• WORK TO BE COMPLETED: Would you reproduce every record exactly, leaving out the pictures?

• RECORDS FOR PROCESSING:
________________________

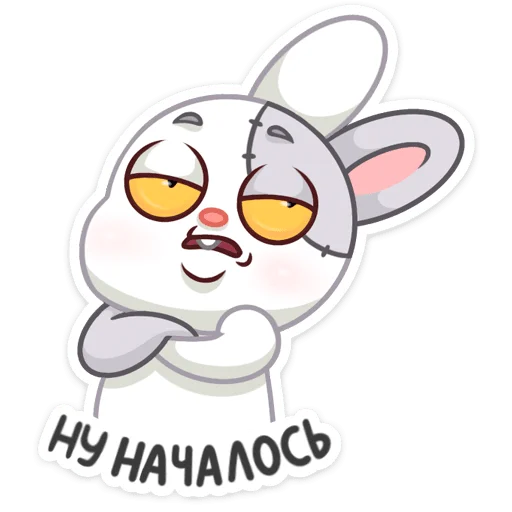 Sticker creepy_vk - 1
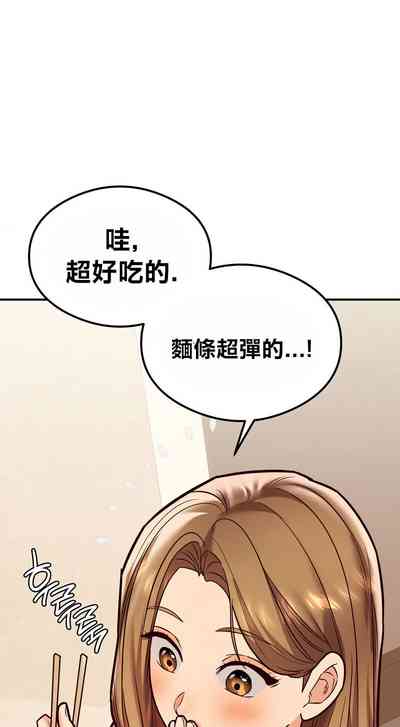 第248頁圖
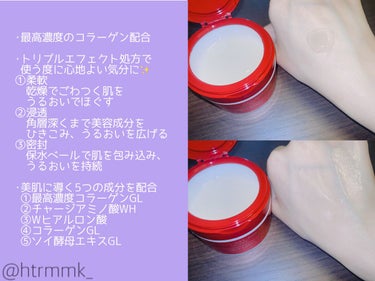 スペシャルジェルクリーム(モイスト)/アクアレーベル/オールインワン化粧品を使ったクチコミ（3枚目）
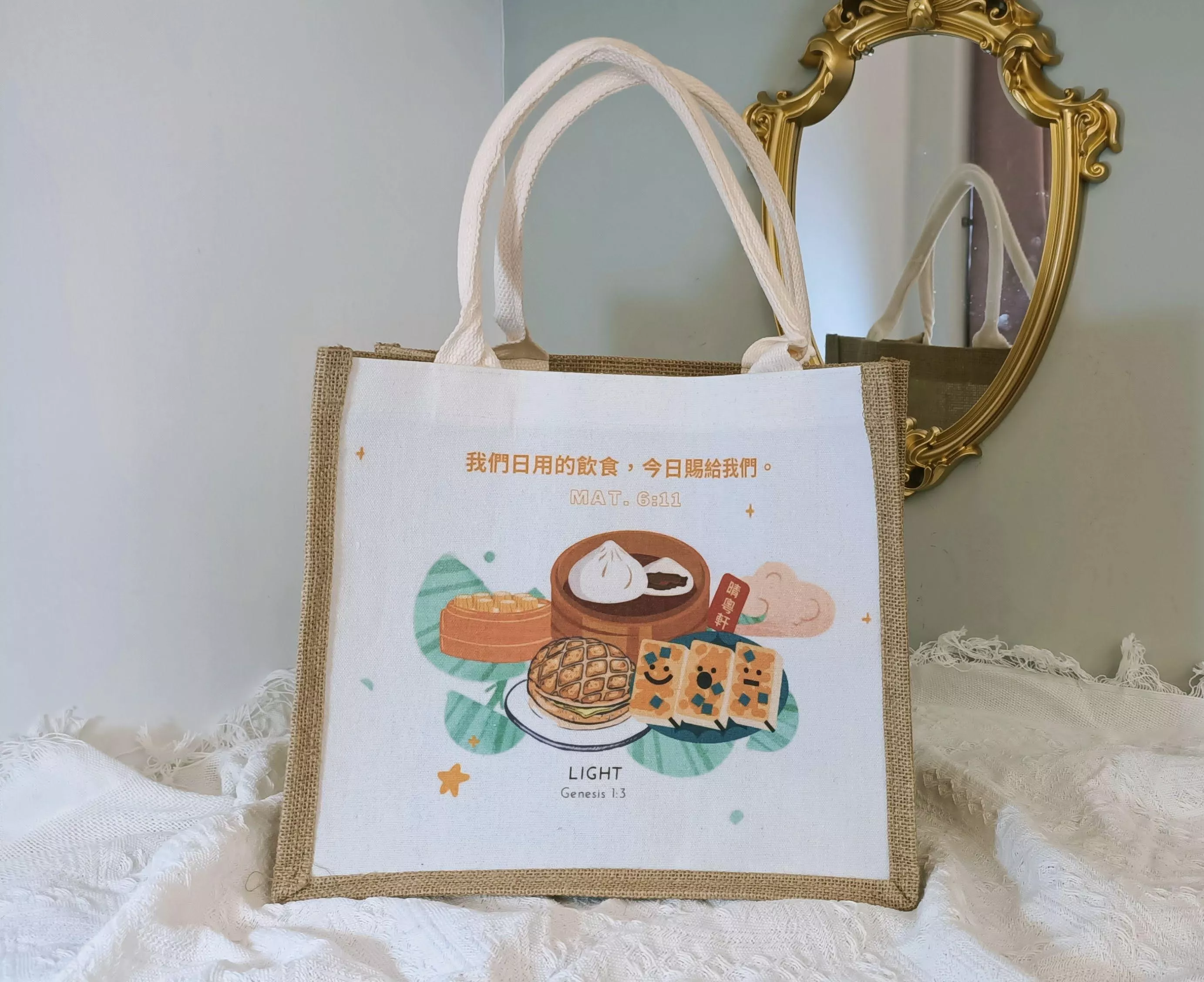 聯名拼接麻布袋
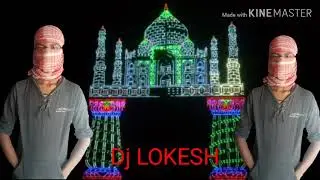 Eid  special dj song Dj Raja & Dj LOKESH Murshidabad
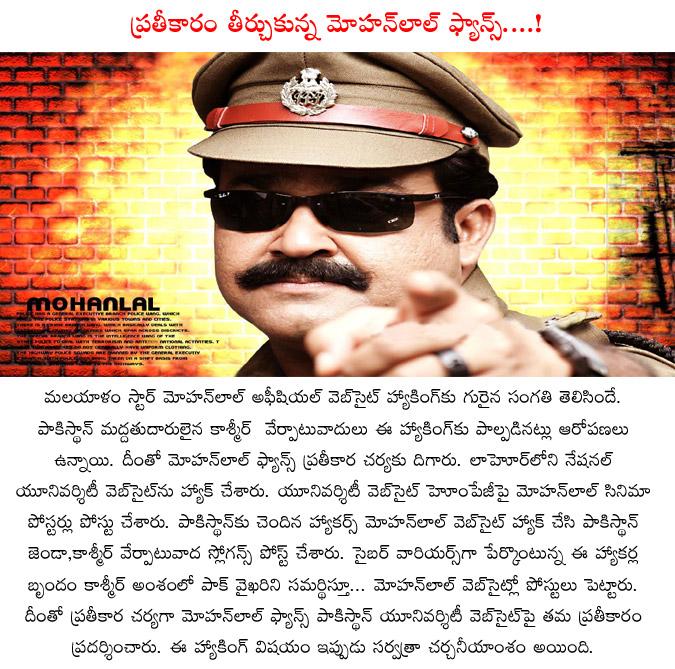CineJosh news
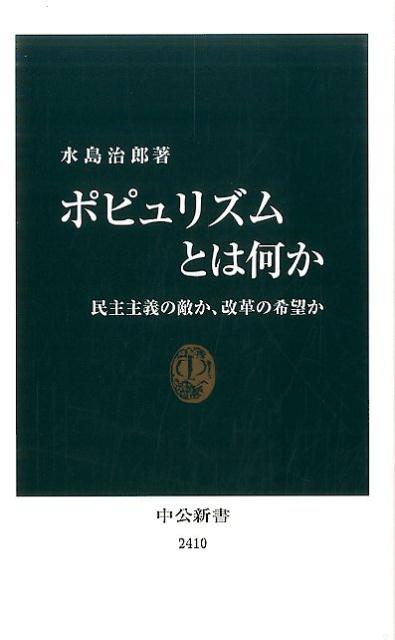 ポピュリズムとは何か 民主主義の敵か、改革の希望か （中公新書） 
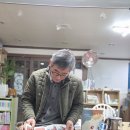 그림책바다 ㄹ 모임 14회, 15회 모임. 다음 모임은 3월 6일 이미지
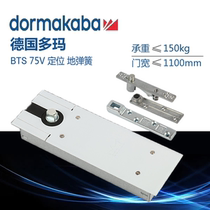 Original DORMA German Doma BTS75V positioning ground spring can be checked anti-counterfeiting wooden door framed door accessories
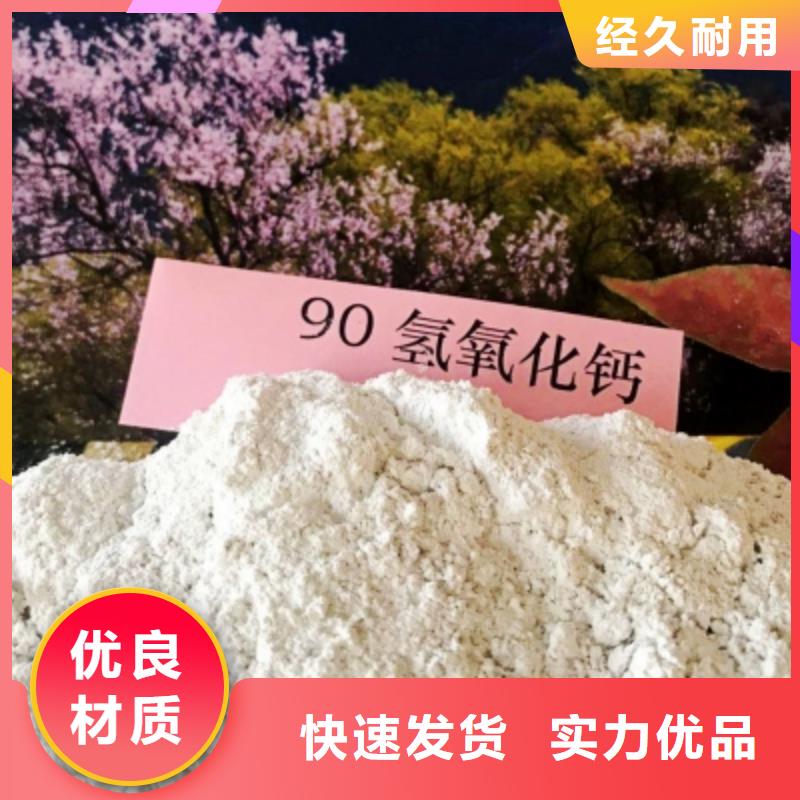 氢氧化钙可接急单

________________________

• RESPONSE FOR THIS EXERCISE:
 Sticker creepy_vk - 1
 第248頁圖
 スペシャルジェルクリーム(モイスト)/アクアレーベル/オールインワン化粧品を使ったクチコミ（3枚目）
 聯名拼接麻布袋
 Eid  special dj song Dj Raja & Dj LOKESH Murshidabad
CineJosh news
 ポピュリズムとは何か 民主主義の敵か、改革の希望か （中公新書） 
 그림책바다 ㄹ 모임 14회, 15회 모임. 다음 모임은 3월 6일 이미지
 Original DORMA German Doma BTS75V positioning ground spring can be checked anti-counterfeiting wooden door framed door accessories
 氢氧化钙可接急单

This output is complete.